Le candidat de la droite à la présidentielle française, François Fillon, aurait détourné de l’argent provenant de fonds publics lorsqu’il était sénateur, selon des médias français, des accusations qui s’ajoutent à la retentissante affaire d’emploi fictif visant son épouse.

Le Journal du dimanche affirme qu’entre 2005 et 2007, quand il était sénateur, «François Fillon a perçu sept chèques à son nom», un par trimestre, pour «un montant total de l’ordre de 21 000 euros» correspondant à des «reliquats de crédits d’assistants».

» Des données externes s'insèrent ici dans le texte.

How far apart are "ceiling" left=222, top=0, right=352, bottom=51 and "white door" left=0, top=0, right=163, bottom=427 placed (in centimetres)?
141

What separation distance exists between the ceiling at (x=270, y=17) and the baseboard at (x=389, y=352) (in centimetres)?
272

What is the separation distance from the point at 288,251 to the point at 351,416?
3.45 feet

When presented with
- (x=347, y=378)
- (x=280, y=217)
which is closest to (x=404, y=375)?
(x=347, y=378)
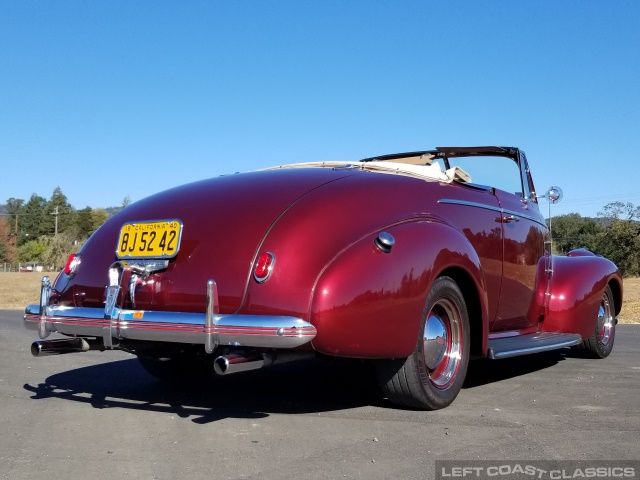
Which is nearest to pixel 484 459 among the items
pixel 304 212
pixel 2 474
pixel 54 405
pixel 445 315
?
pixel 445 315

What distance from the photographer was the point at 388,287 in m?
3.58

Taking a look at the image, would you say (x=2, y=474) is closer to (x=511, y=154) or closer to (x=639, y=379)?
(x=639, y=379)

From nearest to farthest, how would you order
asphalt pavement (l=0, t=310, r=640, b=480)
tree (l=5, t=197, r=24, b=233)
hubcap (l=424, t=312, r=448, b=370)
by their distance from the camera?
asphalt pavement (l=0, t=310, r=640, b=480) → hubcap (l=424, t=312, r=448, b=370) → tree (l=5, t=197, r=24, b=233)

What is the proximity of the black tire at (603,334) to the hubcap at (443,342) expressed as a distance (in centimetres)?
254

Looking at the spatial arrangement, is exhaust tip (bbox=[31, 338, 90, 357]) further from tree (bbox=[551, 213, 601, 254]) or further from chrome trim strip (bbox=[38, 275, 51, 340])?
tree (bbox=[551, 213, 601, 254])

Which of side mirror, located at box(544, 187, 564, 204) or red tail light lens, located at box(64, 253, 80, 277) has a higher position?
side mirror, located at box(544, 187, 564, 204)

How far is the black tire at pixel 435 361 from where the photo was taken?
151 inches

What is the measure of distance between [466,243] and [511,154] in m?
2.32

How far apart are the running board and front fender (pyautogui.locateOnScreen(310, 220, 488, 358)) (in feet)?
2.97

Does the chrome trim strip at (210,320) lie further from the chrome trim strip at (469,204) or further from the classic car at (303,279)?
the chrome trim strip at (469,204)

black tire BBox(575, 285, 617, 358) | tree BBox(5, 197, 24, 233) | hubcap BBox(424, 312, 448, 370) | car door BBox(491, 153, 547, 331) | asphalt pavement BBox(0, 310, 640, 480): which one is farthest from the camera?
tree BBox(5, 197, 24, 233)

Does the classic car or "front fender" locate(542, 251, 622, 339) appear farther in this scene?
"front fender" locate(542, 251, 622, 339)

Selon le site d’information en ligne Mediapart, l’ex-Premier ministre «s’est mis dans la poche une partie des crédits théoriquement réservés à la rémunération d’assistants, grâce à un système de commissions occultes». Samedi soir, Mediapart estimait que les «sommes siphonnées» ne dépassaient «sans doute pas les 25 000 euros».

De nouvelles accusations qui tombent mal pour le candidat de la droite, empêtré dans l’affaire d’emplois présumés fictifs de son épouse Penelope et qui devait tenter dimanche de relancer une campagne en berne par un grand meeting à Paris.

Dimanche matin, l’entourage de François Fillon a dit qu’il ne faisait «aucun commentaire sur une affaire judiciaire en cours».

Pratique ancienne

De son côté, le député de son parti Les Républicains Eric Ciotti a déclaré sur France Info que l’affaire des caisses occultes du Sénat «ne concerne ni directement ni personnellement François Fillon».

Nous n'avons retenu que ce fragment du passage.